La tradizione ontologica postula un essere cosciente d’essere, cioè una coscienza cosciente d’essere, un perpetuo rinnovamento, uno zampillare atemporale e costante, quindi increato, senza passato, dunque senza contenuto. Ma questa coscienza ha un contenente: la luce. Non la luce intesa come prodotto di una sorgente particolare, ma la luce intesa come lo choc della coscienza e di ciò con cui essa si riconosce essente, in altre parole l’equazione di un universo finito. Presa di coscienza, percezione, parola, sono un solo fenomeno. Il contenente, TYB la casa si manifesta. La coscienza può negare, rinnegare, rifiutare o disconoscere ogni contenuto, ma è obbligata ad ammettere, di constatare, di riconoscere il “c’è”. Il “c’è” è la sua dimora, la quale esiste. TY$ARB con quanto genera la coscienza. Nella sua percezione è il suo nome. E il suo nome è la coscienza d’essere.
E questa è l’Élohïm creatore in YHWH, realizzazione dell’immanenza. Tramite questo atto magico, che è la vita interna della coscienza cosciente d’essere, polve-rizza, disatomizza gli elementi della sua casa. L’infinito contenuto nel numero non cessa di trasfigurarla. É in questa trasfigurazione e non in una fuga verso l’illusione di una trascendenza che si gioca il dramma del mito ebraico.
Ritorno ora, una ultima volta a TY$ARB in quanto $AR contenuto in TYB. Il 200, 1, 300 di $AR è divenuto completamente leggibile, con l’effetto della mia meditazione sul 200. Il “principio” contemporaneamente causa ed effetto dello universo, suo elemento, sua essenza, sua materia, suo movimento, tutto questo è fatto di 200, 1, 300. Tutto ciò che è, tutto ciò che esiste, interiore a se come la coscienza, o esteriore a se come il corpo, e le relazioni reciproche di tutto ciò che c’è, di tutto ciò che c’è stato e di tutto ciò che ci sarà; lo spazio e il tempo come il continuum spazio temporale, il principio e la fine, il divenire e l’essere nella loro coesistenza, tutto questo è $AR: 200,1,300.

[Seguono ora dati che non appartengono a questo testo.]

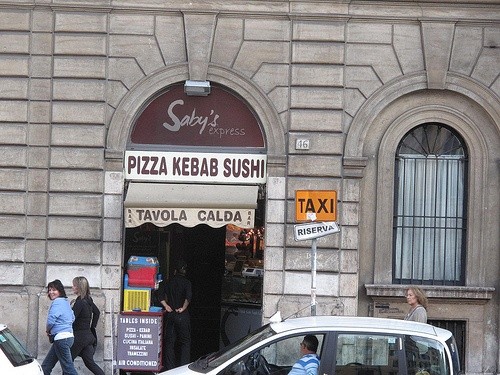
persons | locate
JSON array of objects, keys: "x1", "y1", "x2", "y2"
[
  {"x1": 288, "y1": 335, "x2": 320, "y2": 375},
  {"x1": 156, "y1": 265, "x2": 192, "y2": 370},
  {"x1": 63, "y1": 277, "x2": 105, "y2": 375},
  {"x1": 404, "y1": 287, "x2": 430, "y2": 370},
  {"x1": 41, "y1": 280, "x2": 78, "y2": 375}
]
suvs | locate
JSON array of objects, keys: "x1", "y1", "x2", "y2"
[{"x1": 242, "y1": 268, "x2": 264, "y2": 278}]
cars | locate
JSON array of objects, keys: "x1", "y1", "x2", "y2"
[
  {"x1": 153, "y1": 316, "x2": 461, "y2": 375},
  {"x1": 0, "y1": 323, "x2": 43, "y2": 374}
]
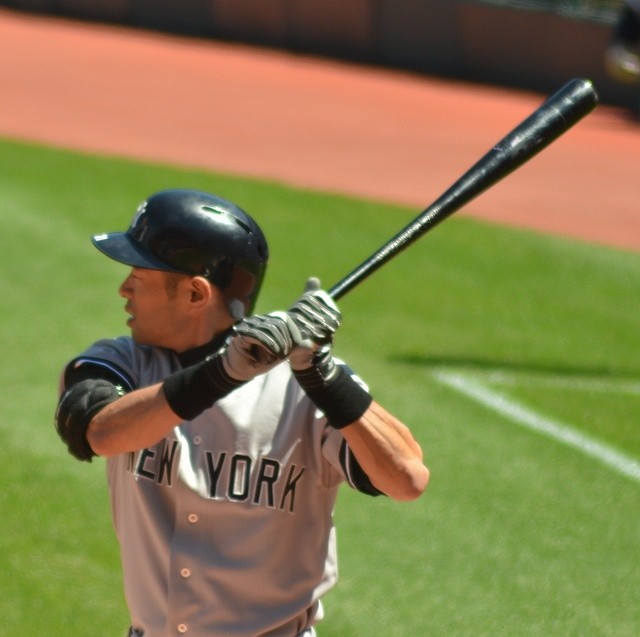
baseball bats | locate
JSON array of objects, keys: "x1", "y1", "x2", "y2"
[{"x1": 330, "y1": 79, "x2": 599, "y2": 304}]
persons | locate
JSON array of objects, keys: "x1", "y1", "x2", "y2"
[{"x1": 52, "y1": 185, "x2": 431, "y2": 633}]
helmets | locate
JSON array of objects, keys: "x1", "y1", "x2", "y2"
[{"x1": 91, "y1": 189, "x2": 269, "y2": 316}]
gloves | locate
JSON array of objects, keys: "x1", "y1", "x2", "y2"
[
  {"x1": 163, "y1": 311, "x2": 303, "y2": 420},
  {"x1": 286, "y1": 276, "x2": 373, "y2": 428}
]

E consustanziale a tutto questo è il suo contenente, TYB la sua casa = 2, 10, 400, la quale è dualità, realizzazione concreta del movimento creatore e forza cosmica: patto tra l’infinito e il numero.
Posso testimoniare questa serie di meditazioni constatando che la parola: TY$ARB nella misura in cui mi si rivela (per il fatto che mi consente di rivelarmi a me stesso) può farmi compartecipare al processo della vita universale, auto generata, auto alimentata, e auto cosciente.

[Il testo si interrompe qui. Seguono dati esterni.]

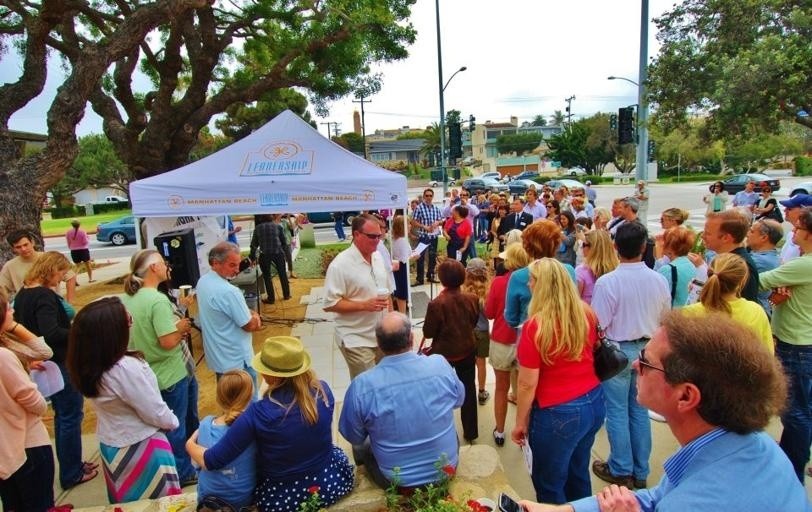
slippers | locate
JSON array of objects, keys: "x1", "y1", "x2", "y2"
[
  {"x1": 507, "y1": 391, "x2": 518, "y2": 406},
  {"x1": 75, "y1": 279, "x2": 97, "y2": 286}
]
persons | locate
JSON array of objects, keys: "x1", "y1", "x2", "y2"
[{"x1": 0, "y1": 172, "x2": 812, "y2": 512}]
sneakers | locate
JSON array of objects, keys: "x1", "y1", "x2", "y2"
[
  {"x1": 338, "y1": 234, "x2": 347, "y2": 242},
  {"x1": 179, "y1": 470, "x2": 199, "y2": 487},
  {"x1": 593, "y1": 459, "x2": 634, "y2": 492},
  {"x1": 477, "y1": 389, "x2": 490, "y2": 405},
  {"x1": 411, "y1": 280, "x2": 424, "y2": 287},
  {"x1": 426, "y1": 278, "x2": 440, "y2": 283},
  {"x1": 261, "y1": 274, "x2": 297, "y2": 304},
  {"x1": 493, "y1": 428, "x2": 505, "y2": 447},
  {"x1": 633, "y1": 476, "x2": 647, "y2": 490}
]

JRAX TAW OYM$H TA La perfezione della forma
Mi immergo di nuovo nella percezione della coscienza cosciente d’essere, in quanto dualità, contemporaneamente atemporale, immensurabile e come prigioniera nel creato. Percepisco, provo ancora con forza l’inesorabile condizione di “quello che non può eliminarsi”, “di ciò che non può non essere”. E, nello stesso tempo percepisco nell’intimo di questa “compressione” un sorgere, un fremito sconosciuto in via di scaturire, remoto possibile, eterna nascita.
Torno infatti a riesaminare le parole OYHLA ARB TY$ARB e, giungo, oggettivamente, a questo TA: 1-400, che introduce la spontaneità immanente dello 1 e l’ostinazione formidabile di tutto ciò che è, dell’universo nella forza della sua materialità, il 400. Ciò che è in questo stato di percezione, è la coscienza umana tale come lo è al giorno d’oggi, in questo momento, in se stessa. Essa sarà definita molto più avanti nel corso del racconto in cui, l’uomo espulso dalla matrice prenatale, simbolizzata dal Giardino dell’Eden, sarà divenuto “come uno di noi”, dirà Élohïm nel testo della Volgata. Sapendolo, conoscendo questo HLA questo 1-30-5, mi raccolgo su questo sorgere dello 1; su questa realizzazione del 3, del movimento creatore in me, e su questa vita, 5.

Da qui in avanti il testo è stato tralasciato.